Provided information START

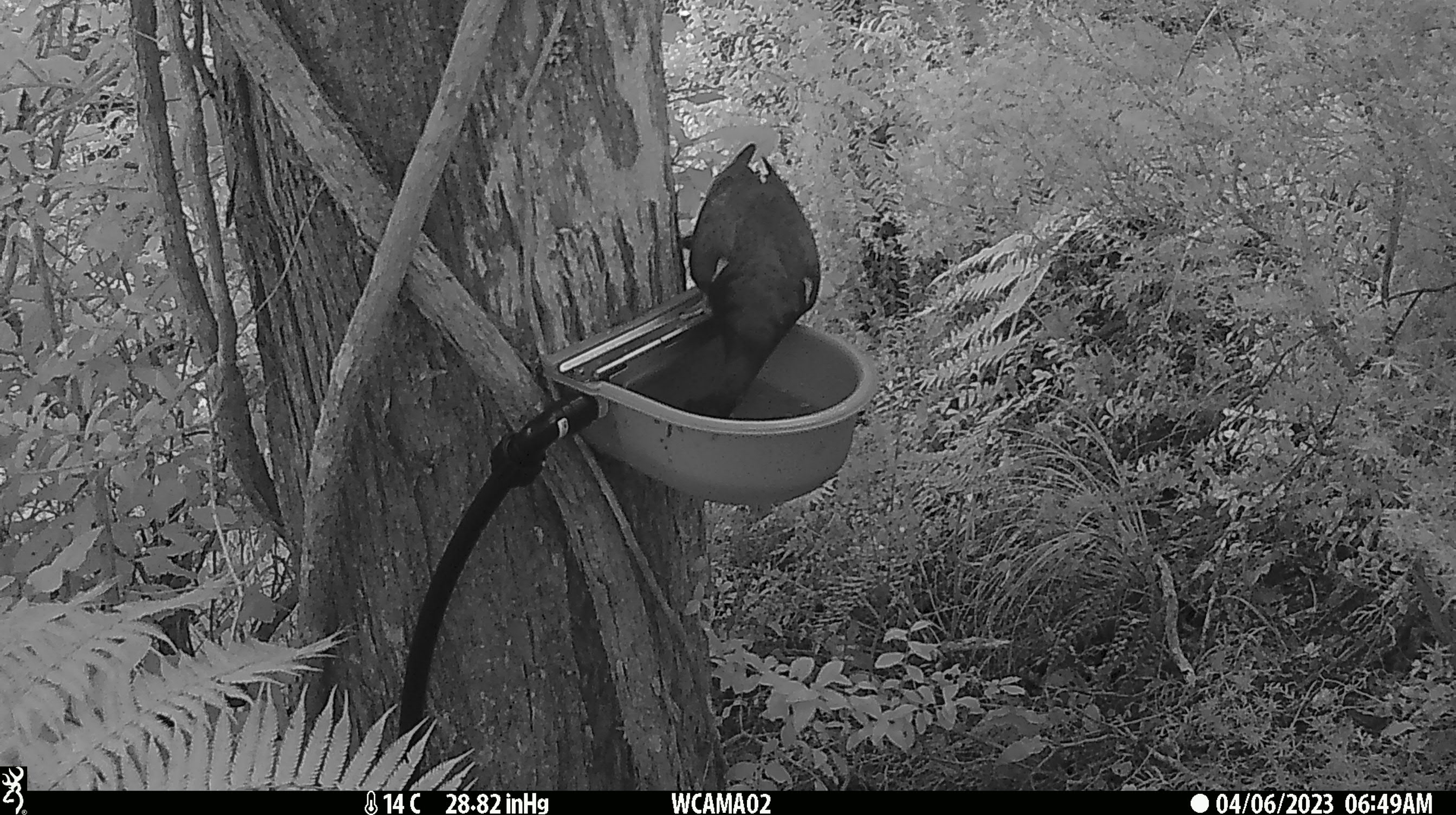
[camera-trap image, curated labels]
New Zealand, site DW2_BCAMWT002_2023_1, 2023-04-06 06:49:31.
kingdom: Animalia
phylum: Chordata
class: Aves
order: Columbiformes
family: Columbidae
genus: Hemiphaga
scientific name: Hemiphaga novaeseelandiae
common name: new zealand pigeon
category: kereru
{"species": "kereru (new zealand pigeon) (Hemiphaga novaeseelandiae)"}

Provided information END

● **Exercise objective**
Exactly as they stand in the records above, print the lines from the one containing "phylum: Chordata" through the final line, inclusive.

● **Response box**
phylum: Chordata
class: Aves
order: Columbiformes
family: Columbidae
genus: Hemiphaga
scientific name: Hemiphaga novaeseelandiae
common name: new zealand pigeon
category: kereru
{"species": "kereru (new zealand pigeon) (Hemiphaga novaeseelandiae)"}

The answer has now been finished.